[Dataset items]

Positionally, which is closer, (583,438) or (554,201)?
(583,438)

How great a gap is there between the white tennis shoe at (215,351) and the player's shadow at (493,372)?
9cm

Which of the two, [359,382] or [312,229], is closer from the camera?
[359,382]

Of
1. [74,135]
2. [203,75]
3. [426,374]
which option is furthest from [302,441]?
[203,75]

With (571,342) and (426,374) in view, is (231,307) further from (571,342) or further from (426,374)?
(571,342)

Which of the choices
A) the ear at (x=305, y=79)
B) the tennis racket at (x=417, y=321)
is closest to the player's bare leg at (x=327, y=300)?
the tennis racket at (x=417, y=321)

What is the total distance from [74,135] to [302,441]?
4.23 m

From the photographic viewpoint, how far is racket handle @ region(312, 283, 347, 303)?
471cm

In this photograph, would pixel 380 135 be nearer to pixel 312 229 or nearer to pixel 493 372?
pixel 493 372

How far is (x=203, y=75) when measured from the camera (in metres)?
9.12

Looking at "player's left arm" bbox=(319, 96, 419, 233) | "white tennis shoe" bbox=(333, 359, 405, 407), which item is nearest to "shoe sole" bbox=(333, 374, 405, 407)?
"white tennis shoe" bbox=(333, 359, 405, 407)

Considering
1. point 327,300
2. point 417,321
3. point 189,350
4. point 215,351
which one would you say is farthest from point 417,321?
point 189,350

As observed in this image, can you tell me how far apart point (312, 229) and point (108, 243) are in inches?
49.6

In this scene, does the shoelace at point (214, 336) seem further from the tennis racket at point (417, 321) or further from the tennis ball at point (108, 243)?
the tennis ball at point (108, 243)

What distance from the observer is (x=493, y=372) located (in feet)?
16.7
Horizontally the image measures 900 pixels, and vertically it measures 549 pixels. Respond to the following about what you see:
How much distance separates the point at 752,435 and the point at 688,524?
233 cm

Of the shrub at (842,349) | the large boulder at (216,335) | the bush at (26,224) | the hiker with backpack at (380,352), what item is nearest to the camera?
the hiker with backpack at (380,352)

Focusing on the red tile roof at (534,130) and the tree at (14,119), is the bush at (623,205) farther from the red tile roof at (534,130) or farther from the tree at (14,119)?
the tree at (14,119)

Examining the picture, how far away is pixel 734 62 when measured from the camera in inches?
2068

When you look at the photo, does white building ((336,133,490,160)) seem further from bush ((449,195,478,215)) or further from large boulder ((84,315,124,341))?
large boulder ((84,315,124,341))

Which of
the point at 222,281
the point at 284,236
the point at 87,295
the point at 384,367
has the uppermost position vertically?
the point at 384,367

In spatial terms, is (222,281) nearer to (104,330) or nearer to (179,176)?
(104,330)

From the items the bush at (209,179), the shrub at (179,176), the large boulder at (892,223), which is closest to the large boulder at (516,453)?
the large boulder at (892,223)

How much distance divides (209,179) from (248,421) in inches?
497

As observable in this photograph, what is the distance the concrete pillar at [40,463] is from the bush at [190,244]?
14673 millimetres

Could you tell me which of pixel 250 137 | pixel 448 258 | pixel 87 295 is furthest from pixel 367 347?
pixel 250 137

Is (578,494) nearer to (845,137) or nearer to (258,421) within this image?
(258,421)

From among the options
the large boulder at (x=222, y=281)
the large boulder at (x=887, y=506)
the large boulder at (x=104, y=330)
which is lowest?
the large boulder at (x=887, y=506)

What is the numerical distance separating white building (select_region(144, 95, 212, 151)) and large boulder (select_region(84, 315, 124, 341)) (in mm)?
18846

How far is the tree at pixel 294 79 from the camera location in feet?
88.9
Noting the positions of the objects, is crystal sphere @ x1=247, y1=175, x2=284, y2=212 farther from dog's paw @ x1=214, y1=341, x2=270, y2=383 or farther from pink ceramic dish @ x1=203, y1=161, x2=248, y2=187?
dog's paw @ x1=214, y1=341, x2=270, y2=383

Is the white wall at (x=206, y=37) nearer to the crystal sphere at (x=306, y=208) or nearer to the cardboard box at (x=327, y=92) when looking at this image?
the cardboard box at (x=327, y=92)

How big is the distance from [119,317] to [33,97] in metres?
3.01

_Aim_
Transcribe the data above in full, exactly.

_Solution to this exercise_
Positionally, which is closer, (583,438) or (554,201)?
(583,438)

How great a gap is there between the white tennis shoe at (215,351) and the player's shadow at (493,372)?
9cm

Which of the two, [359,382] or [312,229], is closer from the camera?
[359,382]

Of
1. [74,135]
2. [203,75]
3. [426,374]
which option is furthest from [302,441]?
[203,75]

With (571,342) and (426,374) in view, is (231,307) further from (571,342) or further from (426,374)?
(571,342)

Which of the choices
A) the ear at (x=305, y=79)
B) the tennis racket at (x=417, y=321)
is closest to the player's bare leg at (x=327, y=300)?
the tennis racket at (x=417, y=321)

What is the total distance from [74,135] to [302,441]?
4.23 m

From the photographic viewpoint, how far is racket handle @ region(312, 283, 347, 303)?
471cm

In this photograph, would pixel 380 135 be nearer to pixel 312 229 or nearer to pixel 493 372?
pixel 493 372

How far is (x=203, y=75) when measured from the camera (in metres)?
9.12

Looking at "player's left arm" bbox=(319, 96, 419, 233) | "white tennis shoe" bbox=(333, 359, 405, 407), which item is nearest to "shoe sole" bbox=(333, 374, 405, 407)?
"white tennis shoe" bbox=(333, 359, 405, 407)

Considering
1. point 327,300
2. point 417,321
3. point 189,350
4. point 215,351
which one would you say is farthest from point 417,321?
point 189,350

As observed in this image, can you tell me how far apart point (312, 229) and point (108, 243) are in inches?
49.6

In this scene, does the shoelace at point (214, 336) seem further from the tennis racket at point (417, 321) or further from the tennis ball at point (108, 243)?
the tennis ball at point (108, 243)

What distance from the observer is (x=493, y=372) located (in feet)?
16.7
Horizontally the image measures 900 pixels, and vertically it measures 549 pixels. Respond to the following about what you see:
How much distance separates the point at 752,435 and the point at 688,524?
233 cm

Of the shrub at (842,349) | the large boulder at (216,335) | the bush at (26,224) | the hiker with backpack at (380,352), what item is nearest to the camera?
the hiker with backpack at (380,352)

Focusing on the red tile roof at (534,130) and the tree at (14,119), is the bush at (623,205) farther from the red tile roof at (534,130) or farther from the tree at (14,119)?
the tree at (14,119)

Examining the picture, how far away is pixel 734 62 when measured from the camera in inches?
2068

When you look at the photo, does white building ((336,133,490,160)) seem further from bush ((449,195,478,215)) or further from large boulder ((84,315,124,341))?
large boulder ((84,315,124,341))

Which of
the point at 222,281
the point at 284,236
the point at 87,295
the point at 384,367
has the uppermost position vertically?
the point at 384,367

In spatial terms, is (222,281) nearer to (104,330) or nearer to (179,176)?
(104,330)

From the items the bush at (209,179), the shrub at (179,176), the large boulder at (892,223), which is closest to the large boulder at (516,453)?
the large boulder at (892,223)

How much distance divides (209,179) from (248,421) in inches?
497

As observable in this photograph, what is the distance the concrete pillar at [40,463] is from the bush at [190,244]?
14673 millimetres

Could you tell me which of pixel 250 137 | pixel 448 258 | pixel 87 295 is furthest from pixel 367 347?
pixel 250 137

Is (578,494) nearer to (845,137) or nearer to (258,421) within this image?
(258,421)

From among the options
the large boulder at (x=222, y=281)
the large boulder at (x=887, y=506)
the large boulder at (x=104, y=330)
which is lowest?
the large boulder at (x=887, y=506)

What is the numerical distance separating white building (select_region(144, 95, 212, 151)) and large boulder (select_region(84, 315, 124, 341)) (in mm)?
18846

How far is the tree at pixel 294 79 from the camera location in feet?
88.9
Noting the positions of the objects, is crystal sphere @ x1=247, y1=175, x2=284, y2=212 farther from dog's paw @ x1=214, y1=341, x2=270, y2=383 or farther from pink ceramic dish @ x1=203, y1=161, x2=248, y2=187?
dog's paw @ x1=214, y1=341, x2=270, y2=383

Is the white wall at (x=206, y=37) nearer to the crystal sphere at (x=306, y=208) or nearer to the cardboard box at (x=327, y=92) when looking at this image?
the cardboard box at (x=327, y=92)

How big is the distance from [119,317] to [33,97] in metres?
3.01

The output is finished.